#### Goal of the exercise:
Leave out all pictures. Extract exactly the lines from the one containing "How far from the camera's" through the end of the data.

#### Records for the task:

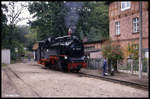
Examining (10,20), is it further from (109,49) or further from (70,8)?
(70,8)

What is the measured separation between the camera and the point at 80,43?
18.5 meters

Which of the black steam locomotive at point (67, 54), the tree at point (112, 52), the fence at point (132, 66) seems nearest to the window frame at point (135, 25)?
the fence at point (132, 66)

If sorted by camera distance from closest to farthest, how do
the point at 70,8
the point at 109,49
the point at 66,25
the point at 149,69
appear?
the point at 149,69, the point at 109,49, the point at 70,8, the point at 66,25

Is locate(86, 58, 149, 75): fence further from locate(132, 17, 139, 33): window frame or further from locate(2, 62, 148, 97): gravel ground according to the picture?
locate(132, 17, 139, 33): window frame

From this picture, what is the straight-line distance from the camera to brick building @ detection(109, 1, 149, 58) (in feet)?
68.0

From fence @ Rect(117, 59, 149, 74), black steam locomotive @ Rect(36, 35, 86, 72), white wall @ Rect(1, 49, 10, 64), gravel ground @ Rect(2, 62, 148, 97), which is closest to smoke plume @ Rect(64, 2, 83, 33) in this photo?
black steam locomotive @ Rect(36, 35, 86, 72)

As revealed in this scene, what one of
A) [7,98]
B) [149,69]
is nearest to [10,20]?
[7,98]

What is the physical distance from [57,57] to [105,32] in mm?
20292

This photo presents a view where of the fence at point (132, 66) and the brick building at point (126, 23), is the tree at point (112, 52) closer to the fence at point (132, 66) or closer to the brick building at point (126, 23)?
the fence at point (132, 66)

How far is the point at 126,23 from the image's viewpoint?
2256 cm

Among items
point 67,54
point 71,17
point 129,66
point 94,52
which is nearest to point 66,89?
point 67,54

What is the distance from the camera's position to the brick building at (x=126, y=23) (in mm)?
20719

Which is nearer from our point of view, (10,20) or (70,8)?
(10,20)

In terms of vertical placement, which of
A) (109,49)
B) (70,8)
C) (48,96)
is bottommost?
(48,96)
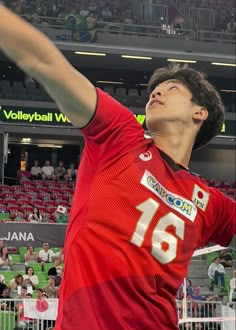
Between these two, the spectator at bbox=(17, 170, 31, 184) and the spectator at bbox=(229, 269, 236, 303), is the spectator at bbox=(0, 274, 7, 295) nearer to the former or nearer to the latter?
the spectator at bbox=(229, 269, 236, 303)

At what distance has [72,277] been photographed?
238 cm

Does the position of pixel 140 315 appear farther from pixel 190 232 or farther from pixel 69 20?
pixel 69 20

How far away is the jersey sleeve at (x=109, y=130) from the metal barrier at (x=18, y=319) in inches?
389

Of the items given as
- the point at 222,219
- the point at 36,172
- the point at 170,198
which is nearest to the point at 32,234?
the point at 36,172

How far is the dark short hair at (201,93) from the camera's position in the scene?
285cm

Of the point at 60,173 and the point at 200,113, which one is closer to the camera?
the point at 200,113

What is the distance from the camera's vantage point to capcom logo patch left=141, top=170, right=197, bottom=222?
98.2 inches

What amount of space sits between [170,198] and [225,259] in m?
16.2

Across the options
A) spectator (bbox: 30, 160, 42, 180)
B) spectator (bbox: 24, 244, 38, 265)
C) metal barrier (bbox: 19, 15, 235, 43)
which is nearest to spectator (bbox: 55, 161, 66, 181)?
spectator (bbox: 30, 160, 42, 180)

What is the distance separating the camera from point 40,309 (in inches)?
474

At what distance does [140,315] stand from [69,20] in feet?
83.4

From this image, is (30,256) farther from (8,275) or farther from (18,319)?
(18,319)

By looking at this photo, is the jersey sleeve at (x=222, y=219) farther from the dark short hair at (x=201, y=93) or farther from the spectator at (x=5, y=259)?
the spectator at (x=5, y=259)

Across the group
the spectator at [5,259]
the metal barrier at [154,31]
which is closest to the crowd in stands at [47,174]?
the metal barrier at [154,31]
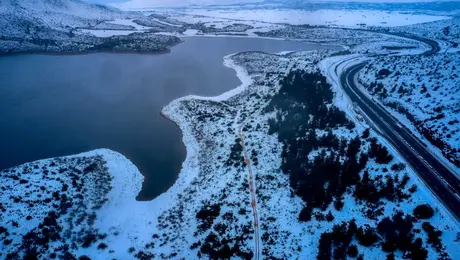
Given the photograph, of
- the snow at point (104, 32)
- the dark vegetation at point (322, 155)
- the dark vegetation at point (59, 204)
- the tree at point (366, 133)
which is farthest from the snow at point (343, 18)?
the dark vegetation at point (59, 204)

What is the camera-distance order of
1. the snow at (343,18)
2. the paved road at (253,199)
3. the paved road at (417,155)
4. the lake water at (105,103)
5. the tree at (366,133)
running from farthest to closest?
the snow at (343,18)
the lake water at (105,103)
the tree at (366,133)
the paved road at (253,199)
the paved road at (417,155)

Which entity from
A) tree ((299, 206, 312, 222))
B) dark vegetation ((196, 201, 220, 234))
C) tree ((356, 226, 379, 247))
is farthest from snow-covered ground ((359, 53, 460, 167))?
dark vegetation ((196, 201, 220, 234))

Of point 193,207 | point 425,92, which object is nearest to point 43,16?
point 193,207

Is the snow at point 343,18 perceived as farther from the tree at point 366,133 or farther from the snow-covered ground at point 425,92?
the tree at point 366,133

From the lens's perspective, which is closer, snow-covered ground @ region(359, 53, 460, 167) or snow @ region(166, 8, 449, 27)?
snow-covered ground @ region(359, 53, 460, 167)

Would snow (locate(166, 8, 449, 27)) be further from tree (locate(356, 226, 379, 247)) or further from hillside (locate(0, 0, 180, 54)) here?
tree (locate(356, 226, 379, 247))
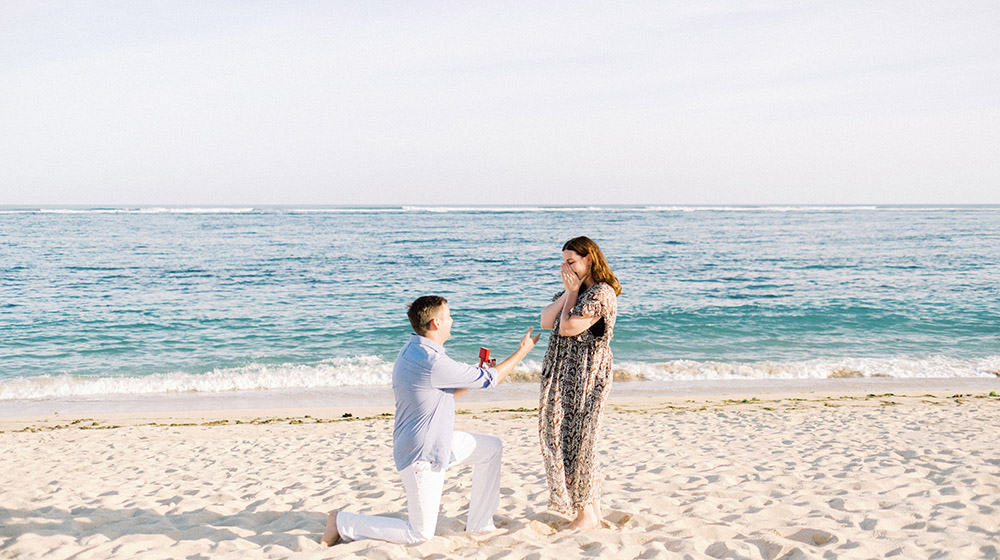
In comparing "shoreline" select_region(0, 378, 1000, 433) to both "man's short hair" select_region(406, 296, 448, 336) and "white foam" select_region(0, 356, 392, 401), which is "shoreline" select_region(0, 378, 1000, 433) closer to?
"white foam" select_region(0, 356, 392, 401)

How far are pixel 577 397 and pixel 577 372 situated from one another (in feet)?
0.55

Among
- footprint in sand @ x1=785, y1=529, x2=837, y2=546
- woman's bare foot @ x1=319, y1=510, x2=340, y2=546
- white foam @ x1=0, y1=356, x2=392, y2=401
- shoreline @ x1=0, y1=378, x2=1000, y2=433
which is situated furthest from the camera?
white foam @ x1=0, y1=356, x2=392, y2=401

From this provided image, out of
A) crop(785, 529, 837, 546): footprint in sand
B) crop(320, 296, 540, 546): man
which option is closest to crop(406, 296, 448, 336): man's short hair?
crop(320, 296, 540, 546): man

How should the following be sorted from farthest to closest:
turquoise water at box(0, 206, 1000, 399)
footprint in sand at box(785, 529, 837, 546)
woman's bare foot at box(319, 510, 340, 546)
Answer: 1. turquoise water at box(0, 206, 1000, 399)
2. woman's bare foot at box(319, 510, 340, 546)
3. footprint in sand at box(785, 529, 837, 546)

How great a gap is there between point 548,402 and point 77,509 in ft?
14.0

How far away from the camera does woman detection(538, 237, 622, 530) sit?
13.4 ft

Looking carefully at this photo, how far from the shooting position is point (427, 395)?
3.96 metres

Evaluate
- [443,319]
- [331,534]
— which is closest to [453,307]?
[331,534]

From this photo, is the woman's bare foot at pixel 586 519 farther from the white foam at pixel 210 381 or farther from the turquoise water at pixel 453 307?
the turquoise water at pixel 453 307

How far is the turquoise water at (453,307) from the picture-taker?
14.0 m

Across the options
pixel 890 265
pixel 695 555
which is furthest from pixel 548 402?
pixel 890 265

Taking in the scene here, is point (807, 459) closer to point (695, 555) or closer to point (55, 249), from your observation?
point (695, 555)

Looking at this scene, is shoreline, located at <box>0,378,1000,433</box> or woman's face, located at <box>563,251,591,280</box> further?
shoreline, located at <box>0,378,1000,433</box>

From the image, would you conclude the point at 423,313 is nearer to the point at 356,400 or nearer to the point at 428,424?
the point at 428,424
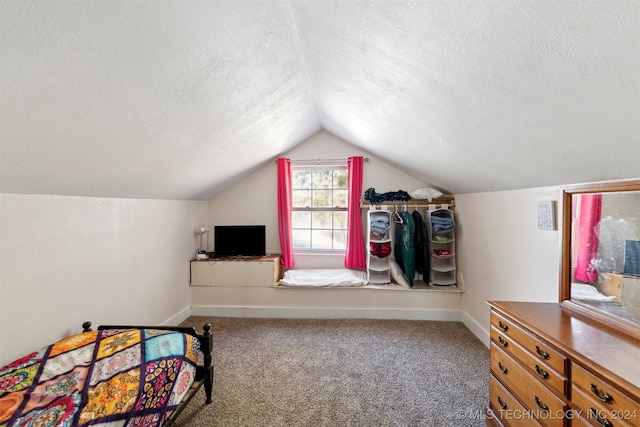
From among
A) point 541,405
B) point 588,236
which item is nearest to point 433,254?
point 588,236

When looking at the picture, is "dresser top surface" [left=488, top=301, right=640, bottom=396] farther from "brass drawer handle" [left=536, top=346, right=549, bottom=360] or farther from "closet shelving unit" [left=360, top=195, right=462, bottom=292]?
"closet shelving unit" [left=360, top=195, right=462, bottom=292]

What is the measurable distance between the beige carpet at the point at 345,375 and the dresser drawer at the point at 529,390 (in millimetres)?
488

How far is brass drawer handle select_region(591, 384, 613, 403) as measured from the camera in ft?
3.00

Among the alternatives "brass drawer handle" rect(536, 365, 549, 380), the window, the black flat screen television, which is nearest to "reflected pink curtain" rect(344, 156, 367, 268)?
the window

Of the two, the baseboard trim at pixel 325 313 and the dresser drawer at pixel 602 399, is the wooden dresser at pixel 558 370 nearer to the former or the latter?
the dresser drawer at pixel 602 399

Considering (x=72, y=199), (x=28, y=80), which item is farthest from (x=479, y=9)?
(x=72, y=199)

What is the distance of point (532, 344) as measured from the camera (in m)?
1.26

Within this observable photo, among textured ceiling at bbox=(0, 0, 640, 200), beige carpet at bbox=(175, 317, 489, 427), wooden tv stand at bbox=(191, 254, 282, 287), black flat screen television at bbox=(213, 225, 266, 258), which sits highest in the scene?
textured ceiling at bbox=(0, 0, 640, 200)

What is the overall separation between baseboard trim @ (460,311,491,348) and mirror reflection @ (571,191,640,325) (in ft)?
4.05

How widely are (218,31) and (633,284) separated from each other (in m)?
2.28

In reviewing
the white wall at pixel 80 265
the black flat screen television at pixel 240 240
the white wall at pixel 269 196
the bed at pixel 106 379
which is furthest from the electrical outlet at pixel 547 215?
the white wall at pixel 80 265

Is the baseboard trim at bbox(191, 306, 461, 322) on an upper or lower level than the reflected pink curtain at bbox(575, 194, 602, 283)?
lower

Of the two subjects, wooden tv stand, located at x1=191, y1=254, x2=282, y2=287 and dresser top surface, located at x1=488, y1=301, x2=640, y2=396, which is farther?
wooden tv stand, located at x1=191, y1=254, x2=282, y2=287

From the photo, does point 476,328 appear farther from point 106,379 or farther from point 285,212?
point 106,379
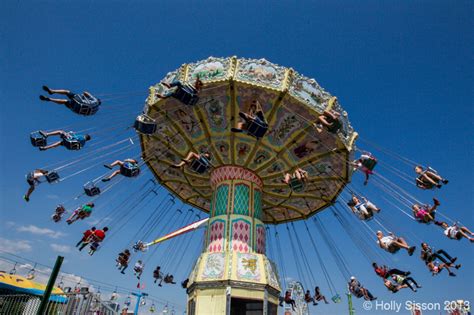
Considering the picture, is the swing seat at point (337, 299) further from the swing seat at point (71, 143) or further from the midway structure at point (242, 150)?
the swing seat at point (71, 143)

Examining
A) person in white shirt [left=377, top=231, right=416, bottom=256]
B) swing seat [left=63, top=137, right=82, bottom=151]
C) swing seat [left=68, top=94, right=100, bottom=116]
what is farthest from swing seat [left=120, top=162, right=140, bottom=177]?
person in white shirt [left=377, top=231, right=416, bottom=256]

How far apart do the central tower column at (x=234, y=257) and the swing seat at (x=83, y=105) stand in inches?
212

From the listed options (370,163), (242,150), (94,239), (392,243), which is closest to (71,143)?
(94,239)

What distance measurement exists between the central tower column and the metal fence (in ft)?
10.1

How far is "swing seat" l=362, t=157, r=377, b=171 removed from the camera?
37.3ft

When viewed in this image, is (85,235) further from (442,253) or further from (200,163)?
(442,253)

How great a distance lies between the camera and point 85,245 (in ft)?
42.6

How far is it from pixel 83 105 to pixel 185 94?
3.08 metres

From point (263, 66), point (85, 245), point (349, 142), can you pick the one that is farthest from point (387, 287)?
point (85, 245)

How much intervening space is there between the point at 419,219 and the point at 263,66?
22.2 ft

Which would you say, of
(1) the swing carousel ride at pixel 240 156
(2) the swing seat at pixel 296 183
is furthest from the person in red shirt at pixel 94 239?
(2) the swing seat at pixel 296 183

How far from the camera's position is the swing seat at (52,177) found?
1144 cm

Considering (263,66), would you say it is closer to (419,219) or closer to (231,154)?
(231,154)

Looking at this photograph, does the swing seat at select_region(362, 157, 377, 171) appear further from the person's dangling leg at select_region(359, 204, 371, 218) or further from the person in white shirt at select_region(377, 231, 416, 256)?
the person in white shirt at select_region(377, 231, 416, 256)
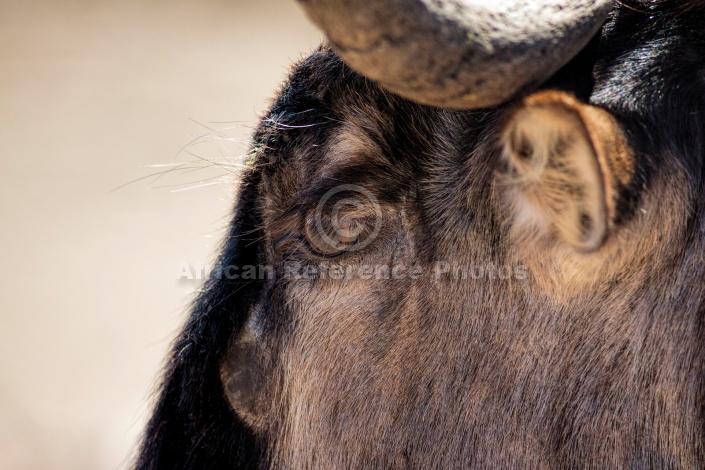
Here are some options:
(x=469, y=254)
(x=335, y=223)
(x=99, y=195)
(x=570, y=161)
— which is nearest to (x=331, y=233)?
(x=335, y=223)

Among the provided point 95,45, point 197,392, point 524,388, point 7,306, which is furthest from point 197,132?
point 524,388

#### Exercise answer:
How far from the camera's position is the swing seat at (52,177) found?
1144 cm

Considering (263,66), would you say it is closer to (419,219) or closer to (231,154)?
(231,154)

Looking at this photograph, does the swing seat at select_region(362, 157, 377, 171) appear further from the person's dangling leg at select_region(359, 204, 371, 218) or further from the person in white shirt at select_region(377, 231, 416, 256)?
the person in white shirt at select_region(377, 231, 416, 256)
Here are some options:
(x=469, y=254)
(x=335, y=223)
(x=99, y=195)
(x=570, y=161)
— which is nearest to (x=331, y=233)?
(x=335, y=223)

Among the provided point 95,45, point 197,392, point 524,388, point 7,306, which is furthest from point 197,132?
point 524,388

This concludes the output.